La trayectoria de Vincent Van
Gogh estuvo, pues, marcada por sus propios sentimientos... Fue un artista
altamente sensible. También las cartas que dejó. Como la última, sin terminar
(¿por qué no lo hizo?): «Mi querido Theo, un pájaro enjaulado en primavera sabe
muy bien que hay algo para lo que serviría. Siente con fuerza que debe hacer
algo, pero no puede... Piensa: Los demás pájaros construyen sus nidos, tienen
hijos y los crían. Entonces, golpea su cabeza contra los barrotes de la jaula.
Pero la jaula sigue allí y el pájaro enloquece de dolor», le escribió el pintor
a su hermano, el único que creyó en él sin descanso y durante cada instante de
su vida. Y el único que, después de todo, no se equivocó.
Kobiela trató de pintar toda la
película por sí misma, pues en principio «tan solo» quería hacer su particular
homenaje al pintor, una pequeña animación de apenas unos minutos. Pero el
proyecto empezó a crecer y su compinche Hugh Welchman, que firma con ella la
dirección y el guion de la obra, la convenció de que aquello debía ser un
largometraje.
Así, comenzaron el proceso de
escritura, que se alargó más de lo esperado. «Escribí muchas historias:
algunas basadas en su vida, otras partiendo de cuadros concretos, historias de
su época en Holanda y de cuando vivió en los barrios bohemios de París. Pero
el primer guion real que surgió se centraba en los últimos días de su
vida», explica la cineasta.
Terminaron articulando una
narración basada en el «flashbacks», en la que el hijo del cartero de Van
Gogh, un joven que lo consideraba un loco con pincel, se ve obligado a recorrer
los pasos finales del artista para entregarle su última misiva a su psiquiatra,
el doctor Paul Gachet.

(Información aportada)
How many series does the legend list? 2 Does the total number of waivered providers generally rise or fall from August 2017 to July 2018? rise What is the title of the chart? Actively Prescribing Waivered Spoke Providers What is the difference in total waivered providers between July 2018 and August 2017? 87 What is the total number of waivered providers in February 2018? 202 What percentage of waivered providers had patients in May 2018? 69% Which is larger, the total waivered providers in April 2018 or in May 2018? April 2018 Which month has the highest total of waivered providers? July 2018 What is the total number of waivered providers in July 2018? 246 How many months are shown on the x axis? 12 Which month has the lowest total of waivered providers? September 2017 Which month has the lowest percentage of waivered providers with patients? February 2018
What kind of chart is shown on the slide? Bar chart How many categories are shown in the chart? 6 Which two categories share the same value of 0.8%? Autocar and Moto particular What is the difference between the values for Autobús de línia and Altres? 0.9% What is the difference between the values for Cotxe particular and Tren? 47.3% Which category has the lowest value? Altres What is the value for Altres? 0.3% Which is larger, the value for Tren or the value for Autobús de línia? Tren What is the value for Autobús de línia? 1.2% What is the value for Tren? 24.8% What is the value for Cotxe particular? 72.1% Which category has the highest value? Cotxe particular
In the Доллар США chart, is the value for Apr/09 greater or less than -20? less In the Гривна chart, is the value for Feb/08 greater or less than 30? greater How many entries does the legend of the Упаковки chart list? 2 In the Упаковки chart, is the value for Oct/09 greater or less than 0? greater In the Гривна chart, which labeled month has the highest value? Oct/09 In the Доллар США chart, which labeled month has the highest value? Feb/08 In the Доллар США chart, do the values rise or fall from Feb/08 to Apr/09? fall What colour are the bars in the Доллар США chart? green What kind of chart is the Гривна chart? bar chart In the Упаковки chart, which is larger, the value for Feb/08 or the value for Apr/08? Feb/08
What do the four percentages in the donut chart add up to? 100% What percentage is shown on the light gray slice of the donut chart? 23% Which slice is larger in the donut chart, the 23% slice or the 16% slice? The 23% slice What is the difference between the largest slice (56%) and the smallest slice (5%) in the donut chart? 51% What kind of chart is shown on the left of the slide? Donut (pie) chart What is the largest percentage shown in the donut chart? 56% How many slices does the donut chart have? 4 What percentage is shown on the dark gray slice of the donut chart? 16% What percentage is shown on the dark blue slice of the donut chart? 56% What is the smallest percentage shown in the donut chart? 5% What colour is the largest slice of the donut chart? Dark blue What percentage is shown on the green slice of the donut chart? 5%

(Encargo 1)
Actualiza el fragmento sobre Van Gogh: reescribe la parte que empieza con las palabras que contienen "Kobiela trató de" y termina con "explica la cineasta.", y sustituye "cineasta" por "directora".
(Encargo 2)
Prolonga el fragmento sobre Van Gogh a partir del punto en que se detiene.

(Respuesta escrita 1)
Kobiela trató de pintar toda la
película por sí misma, pues en principio «tan solo» quería hacer su particular
homenaje al pintor, una pequeña animación de apenas unos minutos. Pero el
proyecto empezó a crecer y su compinche Hugh Welchman, que firma con ella la
dirección y el guion de la obra, la convenció de que aquello debía ser un
largometraje.
Así, comenzaron el proceso de
escritura, que se alargó más de lo esperado. «Escribí muchas historias:
algunas basadas en su vida, otras partiendo de cuadros concretos, historias de
su época en Holanda y de cuando vivió en los barrios bohemios de París. Pero
el primer guion real que surgió se centraba en los últimos días de su
vida», explica la directora.

(Respuesta escrita 2)
Pero esta era la parte fácil. Lo verdaderamente
complicado era convertir el libreto en trazos vivientes. Para ello, tuvieron
que rodar la película con personas reales y, posteriormente, pintar cada
uno de los fotogramas a mano, un proceso en el que involucraron a 125
artistas de todo el mundo que juntaron en los Estudios Loving Vincent de Polonia y Grecia. «No
fue fácil encontrar colaboradores, la mayoría de los especialistas eran muy
cautos para arriesgarse a formar parte de algo tan novedoso. Afortunadamente,
encontramos a gente valiente que creía en nosotros», apunta Welchman.
Antes y durante el rodaje con los
actores, el equipo de diseño estuvo un año imaginando las escenas y los
encuadres en los que representar la estética del artista. El proceso de
retratar al óleo a los protagonistas tampoco fue sencillo: los pintores tenían
que integrar el trazo característico del holandés y, a la vez, detallar lo
suficiente los rostros para que estos no perdieran su expresividad en la
animación. Después, otro reto: adaptar los diferentes tamaños de los
lienzos de Van Gogh a un estándar de 103x60 cm, una medida exigida para
adaptarse al formato más cuadrado de lo habitual que eligieron para el filme.
Se tardó hasta diez días en realizar un solo segundo del metraje y fueron
necesarias 377 pinturas que se animaron a través de la tradicional
técnica de la repetición con leves variaciones.
A lo largo de la película
aparecen representados de forma fiel 94 cuadros del genio y se hacen
referencias a detalles, como sus funestos cuervos, de otra treintena de obras. La mayoría pertenecen a su última
etapa, en la que desarrolló su estilo más maduro y en la que retrató al
doctor Gachet, al cartero Roulin y otros personajes que aparecen en el filme. Su
característico color, una gran preocupación para los creadores, se respeta en
las escenas del tiempo presente, pero se torna en blanco y negro en los
saltos temporales al pasado, en los que se muestran escenas que Van Gogh
nunca llegó a pintar. «Pensamos que el color sería demasiado intenso a lo largo
de 90 minutos. Y no queríamos introducir cuadros de Van Gogh que realmente no
existían», explica Kobiela.
Loving Vincent es un
fascinante viaje pictórico, que sostiene la hora y media que dura la película a
través de su poderío estético, de su prodigiosa imagen, de esos trazos que, al
fin, palpitan en la pantalla (y sin necesidad de ácido lisérgicos). Pero ante
todo, y más allá de su pericia técnica, es una carta de amor a un muerto.
No en vano toma su título de la forma en la que el pintor se despedía de
su hermano Theo en sus misivas: «Your loving Vincent».